Ulysses Grant grew up in Ohio, unremarkable in his studies and most skills other than riding and taking care of horses.
He studied at the United States Military Academy at West Point and upon graduation was assigned to a post near St. Louis, Missouri. With this group he would fight in the Mexican-American War, and after that war he would get married and be stationed in Detroit, New York, the Oregon Territory and California.
Grant left the Army in 1854 and struggled to make a living. When the Civil War broke out, he took over a group of volunteers and steadily made his way up through the ranks until he was named commander of all Union forces.

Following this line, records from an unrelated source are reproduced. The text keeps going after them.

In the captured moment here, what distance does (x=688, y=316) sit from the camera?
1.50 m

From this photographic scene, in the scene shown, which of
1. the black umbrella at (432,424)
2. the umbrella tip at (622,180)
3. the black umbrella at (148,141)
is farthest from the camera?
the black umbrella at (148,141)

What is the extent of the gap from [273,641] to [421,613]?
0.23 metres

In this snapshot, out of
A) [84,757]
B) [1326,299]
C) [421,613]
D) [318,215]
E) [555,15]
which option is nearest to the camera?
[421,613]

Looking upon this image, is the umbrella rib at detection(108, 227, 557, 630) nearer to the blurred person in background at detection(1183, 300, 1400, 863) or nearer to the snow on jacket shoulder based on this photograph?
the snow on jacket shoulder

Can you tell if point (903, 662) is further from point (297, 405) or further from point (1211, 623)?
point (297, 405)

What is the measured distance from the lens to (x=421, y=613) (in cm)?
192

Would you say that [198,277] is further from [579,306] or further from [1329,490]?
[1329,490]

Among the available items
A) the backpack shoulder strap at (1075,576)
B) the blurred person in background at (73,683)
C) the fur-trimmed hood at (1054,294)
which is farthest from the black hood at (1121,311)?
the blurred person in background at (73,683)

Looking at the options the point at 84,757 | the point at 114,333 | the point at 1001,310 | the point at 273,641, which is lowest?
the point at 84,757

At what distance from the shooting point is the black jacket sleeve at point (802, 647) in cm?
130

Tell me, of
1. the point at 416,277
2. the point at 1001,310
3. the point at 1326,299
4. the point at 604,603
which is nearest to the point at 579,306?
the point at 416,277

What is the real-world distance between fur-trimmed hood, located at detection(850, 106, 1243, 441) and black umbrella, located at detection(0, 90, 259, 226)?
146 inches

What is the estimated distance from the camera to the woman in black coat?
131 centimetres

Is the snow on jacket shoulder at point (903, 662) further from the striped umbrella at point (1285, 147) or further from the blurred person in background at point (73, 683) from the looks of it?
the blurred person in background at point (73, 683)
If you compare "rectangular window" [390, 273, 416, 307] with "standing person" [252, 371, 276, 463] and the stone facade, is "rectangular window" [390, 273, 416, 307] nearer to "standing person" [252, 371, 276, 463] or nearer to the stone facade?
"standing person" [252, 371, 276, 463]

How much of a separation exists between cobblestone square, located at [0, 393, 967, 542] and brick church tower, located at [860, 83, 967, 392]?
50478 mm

Grant was a war hero after the Civil War, and in 1866 he was named general of the armies, only the second man to achieve the rank. (George Washington was the first.) His status as a hero positioned him to be a presidential candidate, especially when he differed from President Johnsons views.
How he defined the office
President Grant was loyal to those who had worked with him in the past. This led to some appointments in his administration of people who were corrupt. Though Grant was never directly implicated, his time in office was plagued by scandal.
Successes and failures
From the moment he took office President Grant worked to protect the rights of black citizens, pushing for the ratification of the Fifteenth Amendment, which gave citizens the right to vote no matter their race. He signed the Amendment into law in 1870.
Grant had to deal with an economic downturn after the Civil War, including the Panic of 1873, which led to a depression. He believed in a conservative fiscal approach.
Grant worked to improve treatment of Native Americans but was never able to install changes that lasted beyond his time in office.
The greatest good to the greatest number is the object to be attained This requires security of person, property, and free religious and political opinion in every part of our common country, without regard to local prejudice. All laws to secure these ends will receive my best efforts for their enforcement. from his first inaugural address March 4, 1869.